После начала протестов минчанка Мария была в числе группы пенсионерок, которые проводили акции, поддерживали протест против фальсификации результатов выборов и осуждали задержания несогласных и насилие. Осенью 2021 года Марию тоже задержали, дома провели обыск, а потом предъявили ей участие в съемках видеоролика, который не понравился властям.
— В РУВД меня посадили в обезьянник. С мелкими воришками, пьяными, бездомными, которых тогда приводили, так не поступали. Видимо, я была более опасна для них, — вспоминает пенсионерка. — Потом поздно вечером меня и еще одну женщину повезли на Окрестина. Назавтра по видеосвязи был суд. Там в доказательство моей вины показали скриншот видео со стрелочкой на женщину — якобы это была я. Спрашиваю: «А ничего, что она ниже других, а я высокая? У нее узкие покатые плечи, а у меня прямые широкие?» Судья сказал, что это не имеет значения.
Марии тогда было за 60 лет. В этом возрасте ей довелось узнать, чем отличаются нары в ИВС и ЦИП. В первом они «удобные», объясняет женщина, потому что деревянные: на таких можно спать без матрасов, которые политическим тогда уже не давали.

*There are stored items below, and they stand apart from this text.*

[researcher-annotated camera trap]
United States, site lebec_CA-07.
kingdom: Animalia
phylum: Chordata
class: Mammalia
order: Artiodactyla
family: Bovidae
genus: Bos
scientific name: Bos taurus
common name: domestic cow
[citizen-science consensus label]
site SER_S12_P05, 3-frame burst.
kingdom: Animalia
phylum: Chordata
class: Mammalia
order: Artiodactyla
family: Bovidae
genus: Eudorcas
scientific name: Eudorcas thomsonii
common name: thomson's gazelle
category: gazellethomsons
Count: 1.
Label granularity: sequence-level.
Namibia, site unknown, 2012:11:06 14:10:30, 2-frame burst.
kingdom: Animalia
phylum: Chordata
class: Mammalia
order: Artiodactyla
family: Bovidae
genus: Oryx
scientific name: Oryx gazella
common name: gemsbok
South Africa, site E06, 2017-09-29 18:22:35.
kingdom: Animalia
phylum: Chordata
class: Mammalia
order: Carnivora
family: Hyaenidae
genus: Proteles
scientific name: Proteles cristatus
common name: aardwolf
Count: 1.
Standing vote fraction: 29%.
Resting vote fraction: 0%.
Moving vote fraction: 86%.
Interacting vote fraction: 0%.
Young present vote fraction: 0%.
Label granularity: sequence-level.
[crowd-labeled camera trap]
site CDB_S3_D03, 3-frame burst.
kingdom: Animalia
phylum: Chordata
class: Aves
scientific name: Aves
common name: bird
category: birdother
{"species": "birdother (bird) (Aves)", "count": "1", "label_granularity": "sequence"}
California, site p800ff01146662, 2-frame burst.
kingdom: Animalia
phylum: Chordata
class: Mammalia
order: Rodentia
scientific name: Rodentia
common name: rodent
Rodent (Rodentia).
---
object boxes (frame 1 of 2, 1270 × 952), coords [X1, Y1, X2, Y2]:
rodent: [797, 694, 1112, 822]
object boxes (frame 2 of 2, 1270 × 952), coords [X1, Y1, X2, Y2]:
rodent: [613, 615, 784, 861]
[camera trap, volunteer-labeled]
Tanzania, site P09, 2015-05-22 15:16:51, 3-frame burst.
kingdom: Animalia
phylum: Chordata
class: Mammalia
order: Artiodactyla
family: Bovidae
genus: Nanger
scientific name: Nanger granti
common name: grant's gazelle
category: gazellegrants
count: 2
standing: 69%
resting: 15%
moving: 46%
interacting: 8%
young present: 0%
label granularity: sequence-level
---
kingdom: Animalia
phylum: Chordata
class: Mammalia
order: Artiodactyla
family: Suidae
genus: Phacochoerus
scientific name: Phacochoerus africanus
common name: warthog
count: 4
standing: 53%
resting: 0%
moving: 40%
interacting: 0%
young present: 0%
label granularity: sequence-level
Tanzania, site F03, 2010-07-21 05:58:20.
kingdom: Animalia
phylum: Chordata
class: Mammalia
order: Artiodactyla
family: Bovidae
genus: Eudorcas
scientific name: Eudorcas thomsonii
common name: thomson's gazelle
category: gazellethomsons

А в изоляторе — из металлических пластин. На таких спать почти невозможно. Перед этим женщине предстояло пройти еще одну стандартную процедуру для административно задержанных.
— Конвоир, который вел нас, все время говорил: «Бабки, к стене! Бабки, пошли!» Когда уже нас принимали в ЦИП, надо было раздеваться и приседать. Это такое унижение! Я сейчас это вспоминаю, и у меня слезы, — рассказывает Мария. Исключений из уважения к возрасту женщины сотрудники не делали.
«Днем конденсат стекал по стенам. Прямо каплями»
Дальше Марию и еще трех «новеньких» ждала двухместная камера, где уже сидели восемь женщин. Одна из них — бездомная, остальные — политические.
— Открывается камера, и оттуда, как из бани, жар какой-то. Смотришь — везде люди сидят. Казалось, что не хватит места просто зайти, — вспоминает увиденное собеседница. — По возрасту были разные: от 18 до 75 лет. Но встретили нас очень хорошо. У девочек было настроение бодрое, они нам все рассказали, потом поделились своим обедом и ужином, потому что нам в тот день еще, считалось, была не положена еда.
Так для минчанки начались будни на Окрестина в крошечной двухместной камере на 12 человек. Мария, как и сотни побывавших в изоляторе, вспоминает, что кормили «несъедобной кашей» на воде и без соли. Часто давали зеленые консервированные помидоры, которые тоже никто не ел. Еще было много хлеба в целлофановых пакетах. Его использовали вместо подушек, пока он не начинал плесневеть. Спали в основном на полу.
— В таком как бы тамбуре, в промежутке ближе к двери и туалету, обычно спали женщины-бездомные. Их же специально подселяли к нам: у них и кожные заболевания, и запах соответствующий, и вши. И хотя мы дважды в день мыли хлоркой пол, протирали все ручки, кровати, вши потом были у всех. Поэтому мы старались спать подальше, чтобы меньше всего подхватить, — говорит пенсионерка. — Одна девочка спала на столе, положив ноги на тумбочку. Вторая — на лавочке, но так неудобно, и она к середине ночи переходила к нарам, спала полулежа-полусидя. Еще две — на самих нарах, но старались какие-нибудь свитера, еще что-то подкладывать, потому что края металлических пластин врезались в кожу. Наутро ты в синяках. Еще четыре или пять человек лежали поперек под кроватью, а головой — под лавкой. И оставался маленький промежуточек под умывальником и до боковой стенки туалета — остальные там. Вот я первые ночи тоже так спала: голова под умывальником, а сама под стенкой.
Свет там не гасили, как вы знаете, поэтому мы маски медицинские надевали на глаза. У девочек, что уже давно в камере, были черные. Мне в конце тоже такая перешла, в ней комфортно спать. А в обычных белых свет, конечно, проникал. Плюс в два и четыре часа ночи — проверка, нужно встать, назвать фамилию, имя и отчество. Первую ночь, если честно, я плакала.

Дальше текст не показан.